• **TEXT**
COMMUNITY Review: ‘Basic Crisis Room Decorum’

Community‘s phoenix-from-the-ashes sixth season continues with yet another clash of ideologies between Jeff and Annie, sparked by City College’s latest attempt to discredit Greendale via a television ad. After three episodes, it’s clear that this isn’t quite the same show it was last season when creator Dan Harmon and writer-producer Chris McKenna returned after a one-year absence and shepherded it to some of its highest highs. But I refuse to join those who say Community has jumped the shark. This isn’t second-rate or warmed-over material we’re presented with.

Instead, I liken each episode to a tale told by an older, but still smart and frequently funny friend. That friend might be getting on in years, but that doesn’t mean his stories aren’t as good. He just tells them a little slower than he used to. And the added years have given him some perspective he may have lacked when you first met him. The fact that he’s now telling his stories via the internet means they’re not as confined or beholden to follow the limitations and standards of commercial TV. Sometimes this newfound freedom manifests itself in ways larger than others — take the schoolwide drinking spree of last week’s “Ladders” as opposed to Annie and the Dean swearing “Jesus” here in “Basic Crisis Room Decorum.” But there’s really only one rule in comedy — make ’em laugh. Community, despite the many changes it’s endured, still makes me laugh.

This week, City College has discovered that Greendale once enrolled a terrier named Ruffles (in a great many attendence-based courses), and is claiming via a smear campaign that the school granted the pooch a degree. A distraught Annie (working on her “Listy-Loo To-Do” list) awakens the group in the middle of the night and has them meet at school. But not before we learn the Dean, for some time now, has 1.) a framed photo of Jeff on his night table, and 2.) been receiving texts from two students in Japan who claim to be Jeff and–as we later learn–are making him perform random acts of devotion like bringing him five large cans of olives. (“Bro, I just secret that way with love.”) Greendale’s steadily increasing enrollment numbers (thank to Annie and Frankie’s mutual admiration society) have goaded its rival to take enemy action, and soon the study room is transformed into a situation room. Annie wants to uncover the truth about Ruffles and make it known, Jeff wants to make sure Greendale’s ass is covered and possibly sue City College for libel; even if it means launching a counterattack ad targeting Ruffles.

Annie’s idealism has been pitted against Jeff’s cynicism time and again, but here–with Frankie’s added pragmatism (she keeps a copy of Ayn Rand’s The Fountainhead on her nightstand)–Ms. Edison is pushed to the point of leaving for good. Wiser heads prevail of course, and Abed creates an ad in which the Dean cops to having once enrolled the canine, admitting that his school is slowly getting its shit together.

• **RECORD SET**

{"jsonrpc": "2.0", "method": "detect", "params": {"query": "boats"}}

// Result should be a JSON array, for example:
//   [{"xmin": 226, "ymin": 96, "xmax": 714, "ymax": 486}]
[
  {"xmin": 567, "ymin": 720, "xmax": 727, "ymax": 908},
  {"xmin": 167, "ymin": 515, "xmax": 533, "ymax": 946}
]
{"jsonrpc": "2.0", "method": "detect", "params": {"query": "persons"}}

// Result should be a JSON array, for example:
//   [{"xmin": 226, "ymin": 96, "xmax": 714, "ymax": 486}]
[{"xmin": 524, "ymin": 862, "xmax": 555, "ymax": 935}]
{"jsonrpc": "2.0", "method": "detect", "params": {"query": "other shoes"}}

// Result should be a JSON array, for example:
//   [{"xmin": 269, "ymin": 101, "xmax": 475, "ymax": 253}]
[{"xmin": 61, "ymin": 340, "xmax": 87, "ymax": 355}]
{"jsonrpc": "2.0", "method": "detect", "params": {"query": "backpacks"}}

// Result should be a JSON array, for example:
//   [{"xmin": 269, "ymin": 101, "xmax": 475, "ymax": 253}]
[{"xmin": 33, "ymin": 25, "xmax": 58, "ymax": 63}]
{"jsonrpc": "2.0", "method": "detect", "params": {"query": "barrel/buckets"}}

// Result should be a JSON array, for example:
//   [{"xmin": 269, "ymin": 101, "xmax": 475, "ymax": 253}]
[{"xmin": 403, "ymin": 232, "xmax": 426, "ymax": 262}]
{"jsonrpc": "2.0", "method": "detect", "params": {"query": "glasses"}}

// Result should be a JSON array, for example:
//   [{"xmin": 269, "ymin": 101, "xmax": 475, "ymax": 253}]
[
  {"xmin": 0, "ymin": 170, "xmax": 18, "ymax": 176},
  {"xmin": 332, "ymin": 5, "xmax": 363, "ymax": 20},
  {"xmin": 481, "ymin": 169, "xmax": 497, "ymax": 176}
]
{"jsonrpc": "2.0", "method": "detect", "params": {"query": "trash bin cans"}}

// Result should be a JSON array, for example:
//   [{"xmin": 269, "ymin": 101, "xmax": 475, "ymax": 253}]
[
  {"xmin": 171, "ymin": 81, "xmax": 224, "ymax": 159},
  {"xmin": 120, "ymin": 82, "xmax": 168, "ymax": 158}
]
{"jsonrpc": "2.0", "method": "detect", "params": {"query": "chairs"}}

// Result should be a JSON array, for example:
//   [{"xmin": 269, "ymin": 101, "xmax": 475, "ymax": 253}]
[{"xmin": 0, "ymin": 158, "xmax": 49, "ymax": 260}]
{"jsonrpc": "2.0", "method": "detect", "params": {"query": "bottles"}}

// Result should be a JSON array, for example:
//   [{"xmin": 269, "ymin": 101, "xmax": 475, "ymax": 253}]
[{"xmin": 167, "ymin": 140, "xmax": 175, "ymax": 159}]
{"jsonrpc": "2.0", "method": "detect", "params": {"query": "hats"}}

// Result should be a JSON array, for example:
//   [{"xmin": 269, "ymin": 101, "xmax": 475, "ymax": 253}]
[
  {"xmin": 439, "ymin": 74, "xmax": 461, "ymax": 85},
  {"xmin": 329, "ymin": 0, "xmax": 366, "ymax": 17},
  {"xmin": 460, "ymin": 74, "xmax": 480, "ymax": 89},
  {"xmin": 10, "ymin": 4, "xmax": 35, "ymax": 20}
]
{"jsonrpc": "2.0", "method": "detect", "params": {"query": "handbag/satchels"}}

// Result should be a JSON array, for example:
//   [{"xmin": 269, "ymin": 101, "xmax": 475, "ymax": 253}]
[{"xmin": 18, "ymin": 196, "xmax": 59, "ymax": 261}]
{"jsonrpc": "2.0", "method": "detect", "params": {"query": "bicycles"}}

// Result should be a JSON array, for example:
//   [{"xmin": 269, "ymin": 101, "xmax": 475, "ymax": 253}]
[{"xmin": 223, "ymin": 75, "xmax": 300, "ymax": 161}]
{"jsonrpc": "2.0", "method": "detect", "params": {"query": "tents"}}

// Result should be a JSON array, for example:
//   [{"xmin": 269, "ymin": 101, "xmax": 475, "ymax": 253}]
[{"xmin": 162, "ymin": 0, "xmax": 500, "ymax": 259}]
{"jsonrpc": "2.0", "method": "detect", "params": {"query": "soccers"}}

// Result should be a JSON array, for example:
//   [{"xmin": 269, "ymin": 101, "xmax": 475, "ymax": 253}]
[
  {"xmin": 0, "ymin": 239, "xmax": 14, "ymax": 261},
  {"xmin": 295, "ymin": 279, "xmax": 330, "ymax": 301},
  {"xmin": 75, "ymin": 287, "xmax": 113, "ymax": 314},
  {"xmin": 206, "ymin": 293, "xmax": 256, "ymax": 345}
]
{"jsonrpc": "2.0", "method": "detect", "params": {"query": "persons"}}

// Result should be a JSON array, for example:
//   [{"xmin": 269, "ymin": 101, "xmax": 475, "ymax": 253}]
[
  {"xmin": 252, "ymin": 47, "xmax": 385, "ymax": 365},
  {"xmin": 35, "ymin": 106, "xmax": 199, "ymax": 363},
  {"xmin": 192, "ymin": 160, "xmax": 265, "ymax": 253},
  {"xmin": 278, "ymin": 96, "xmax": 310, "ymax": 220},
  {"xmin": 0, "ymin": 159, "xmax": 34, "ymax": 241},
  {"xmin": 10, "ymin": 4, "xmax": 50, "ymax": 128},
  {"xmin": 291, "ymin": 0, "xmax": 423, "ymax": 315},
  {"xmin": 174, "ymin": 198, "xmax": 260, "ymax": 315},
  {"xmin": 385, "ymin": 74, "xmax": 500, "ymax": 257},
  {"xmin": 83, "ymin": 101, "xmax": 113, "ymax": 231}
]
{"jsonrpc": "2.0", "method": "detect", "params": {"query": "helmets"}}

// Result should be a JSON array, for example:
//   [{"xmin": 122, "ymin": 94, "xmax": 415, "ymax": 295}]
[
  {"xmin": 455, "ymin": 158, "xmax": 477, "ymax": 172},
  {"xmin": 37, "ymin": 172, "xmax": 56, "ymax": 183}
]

• **REQUESTS**
a - In the Community review, what is the name of the terrier that Greendale once enrolled?
b - Continue the Community review from its last sentence.
The listing has no part in any of this.

• **SET OF ANSWERS**
a - Ruffles.

b -
As for the Dean’s own hangups, his Tokyo pen pal is chastised by his businessman father for spending forty thousand yen in data charges, which prompts him to call off the faux affair. He then admits that it was their final exchange that led to him becoming leader of the Yakuza. This is the third time in a row the show’s been capped with an out-of-left-field epilogue so batshit crazy it almost makes everything that precedes it superfluous.

Admittedly, several scenes in “Basic Crisis Room Decorum” don’t really contribute much, including Britta’s musical number/dream sequence (which seems to have wandered off from a more fantastical episode), Chang’s one-man porn video misfire (Chang Does Greendale), and most of Keith David’s lines. The show appears uncertain of how to use the former VR peddler here, short of as a token African-American or elderly character. David’s an immensely talented performer, with a voice like satin soaked in scotch, but he’s not as naturally funny as Yvette Nicole-Brown nor as crotchety as Chevy Chase or Jonathan Banks. It’s only been one episode, however, since Elroy was introduced, and I believe Harmon and McKenna have a greater plan for him. Paget Brewster, for her part, continues to make a great straight (if OCD) woman for Jeff and the group’s insanity to play against. But she benefits from some great lines.

Community 2

Study Notes

  • “Jeff wants me to make an attack ad. So why is he a pedophile?”
  • I love the way the Dean skips out of the study room when he believes Jeff has tasked him with procuring olives.
  • The lyrics to Britta’s song are pretty hilarious–complete with images of blood, needles, and broken glass, it’s like something Stevie Nicks might have written after a REALLY bad cocaine orgy. Though the imagery of Abed’s ad to discredit Ruffles–dead squirrels, girl scout attacks, and lobster impersonations–is equally brilliant.
  • “Hope is Faith’s richer, bitchier sister.”
  • “Some things are silly and evil. Like candy cigarettes. And remember when Flavor Flav had that reality show?” Okay, so Keith David got at least one good line.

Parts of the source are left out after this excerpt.